Employees will have the right to request flexible working from the moment they start a job, with companies obliged to explain their reasons if it is then refused, the government will propose in a consultation document this week.
The plan would also oblige employers to respond to such requests more quickly, and is being billed as a major reshaping of the way people work in a post-pandemic world, making flexible work the default.
But before the release of the document, unions are warning that the proposals do not go far enough and that rather than obliging people to ask for flexible working, job adverts should set out what sort of options are available for the role.
The consultation document, due to be published on Thursday by the Department for Business, Energy and Industrial Strategy (Beis), comes from a wider programme called the Good Work Plan, begun in 2019.
It is examining the full range of flexible working, including working fewer or different hours, or so-called compressed hours – working more hours on fewer days – working from home for some or all the time, and job shares.
While the proposals have not yet been released, it is understood that the key recommendation will be to allow people to seek flexible working from day one of a job rather than, as now, having to wait for six months.
In addition to this, businesses will be obliged to respond to requests quicker than the current maximum of three months. If a request is refused, the employer will need to explain why and suggest an alternative work arrangement.
The TUC has said this would not be enough to fulfil the government’s manifesto commitment to make flexible working the default option, pointing out that at least some workers have been able to request flexible working under law since 2003, and that beyond the explosion of remote working during Covid, little has changed since then.
Sue Coe, the TUC’s senior equalities policy officer, said labour force survey statistics showed that between 2013 and 2020 the proportion of people who did any kind of flexible working rose only from 26% to 30%.
“If you look at that, does it say to you this is a policy that’s working but needs a little bit of fine-tuning to make it work?” she said.
Angela Rayner, Labour’s deputy leader, said: “Labour will give workers the right to flexible working – not just the right to request it – and give all workers full rights from day one on the job.
“The ‘new normal’ after this pandemic must mean a new deal for all working people based on flexibility, security and strengthened rights at work.”
Other statistics showed that one in three requests for flexible working were refused, while research carried out by Beis and the Equalities and Human Right Commission said almost four in 10 employed mothers had not requested some type of flexible working they would like. This was often because they assumed it would be turned down, but many women also said they feared that to work flexibly would damage their careers.

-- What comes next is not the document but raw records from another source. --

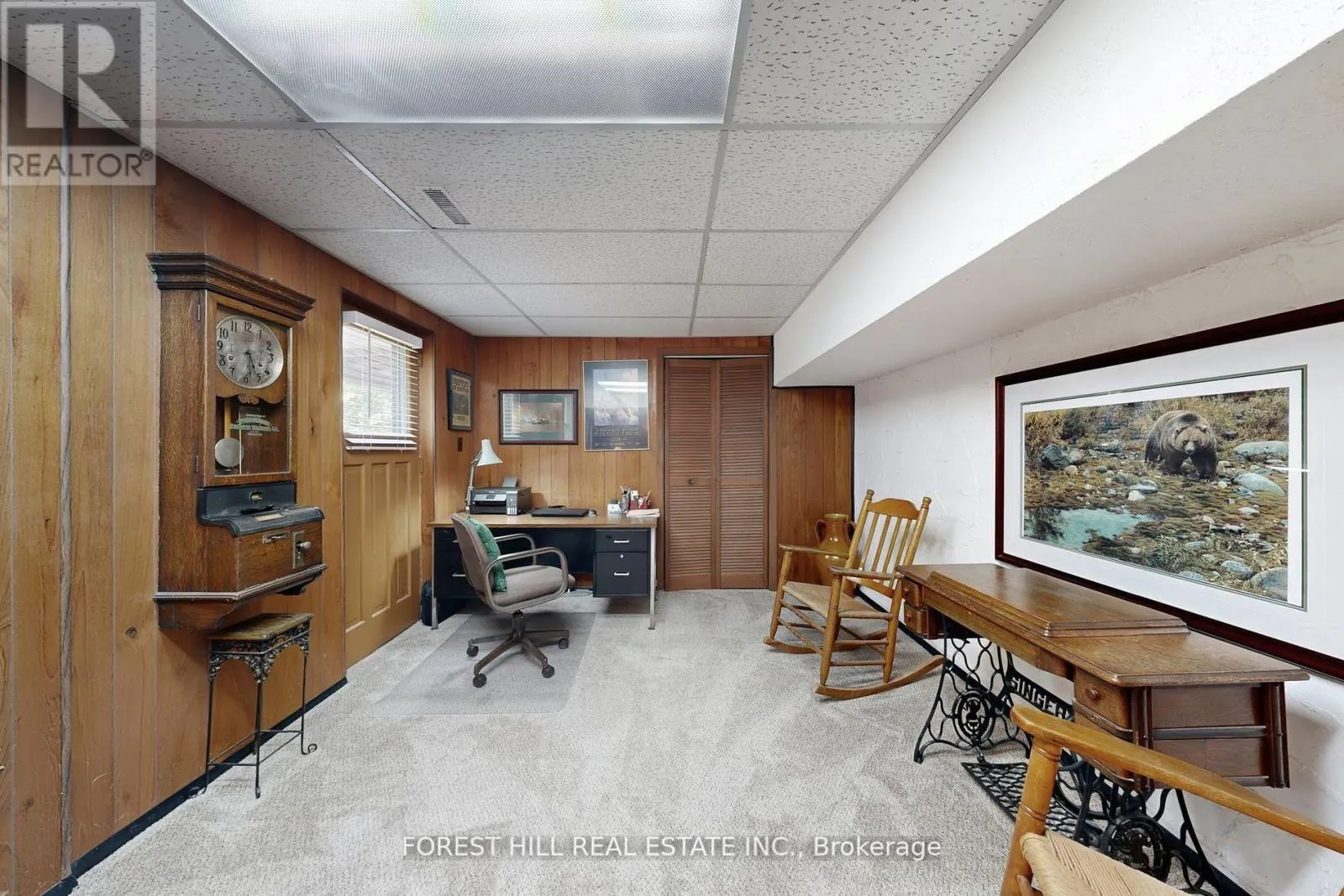 20 THURGATE CRESCENT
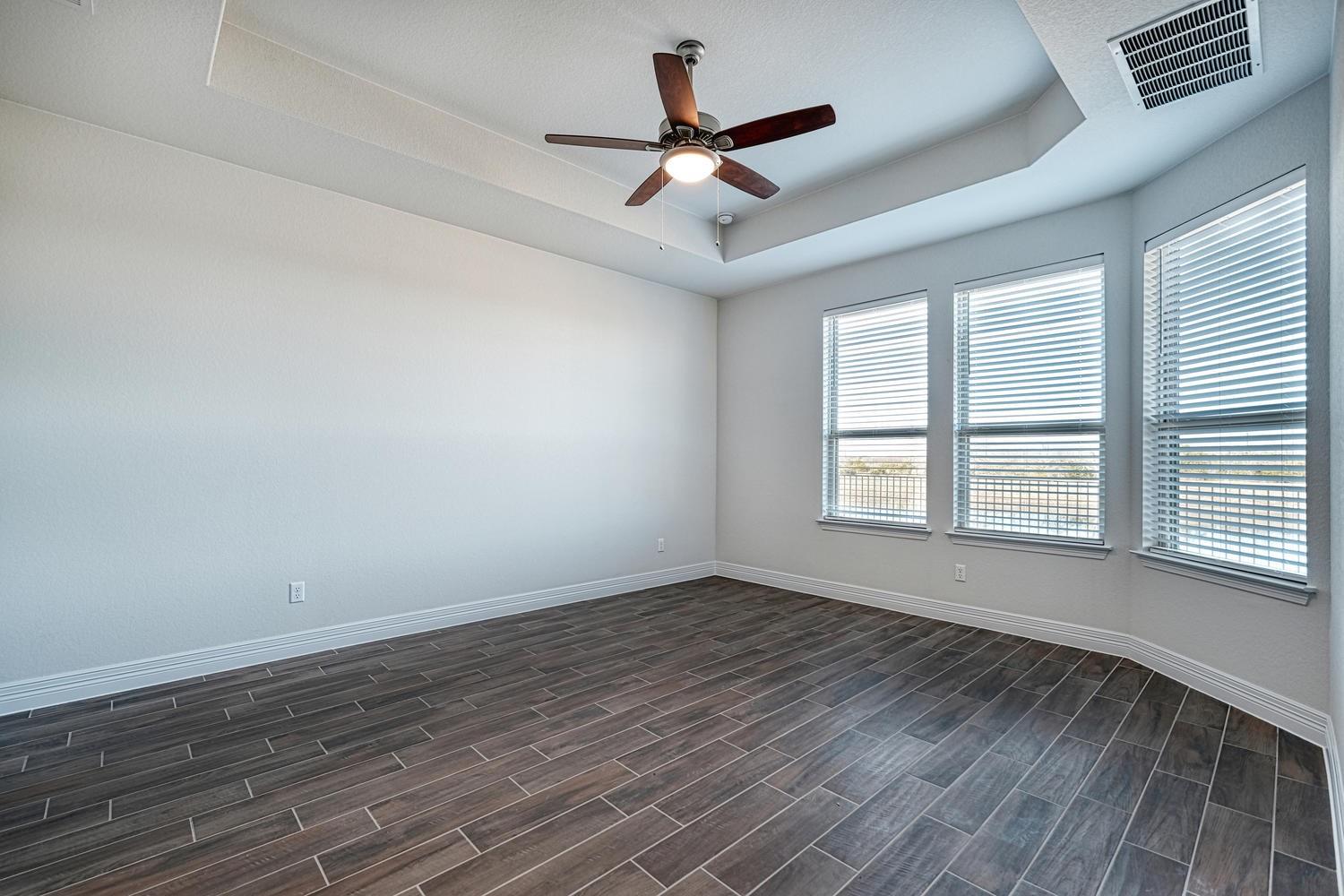 126 Russet Trl, Georgetown, TX 78628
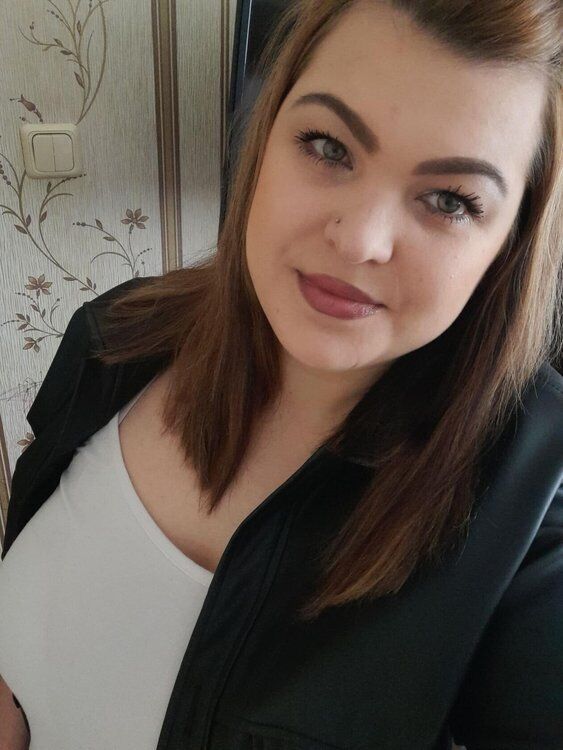 ���� 54802133 ������� ������, 40 ���, ���� ���������� � ��������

“What we have always said is that a right to request is a right to be turned down for too many,” Coe said. “What’s the government is trying to achieve is laudable – to make flexible working the default. But even for people who don’t get turned down, what we see all too often is people, particularly women, paying the price for flexible working because it is not the default.”
Covid had shown how one type of flexible work, working remotely, could be arranged for millions of people almost instantly, Coe said. “Of course, you can’t work from home if, say, you’re a train driver. But what the pandemic has shown us is that flexible working is eminently achievable. What we need is the ambition to make default flexible working a reality rather than this limited fiddling around the edges of a policy that we have already seen has failed.”
While Beis is not commenting before the consultation is released, officials are understood to believe that the proposals are a sensible attempt to find a balance between the needs of staff and those of employers.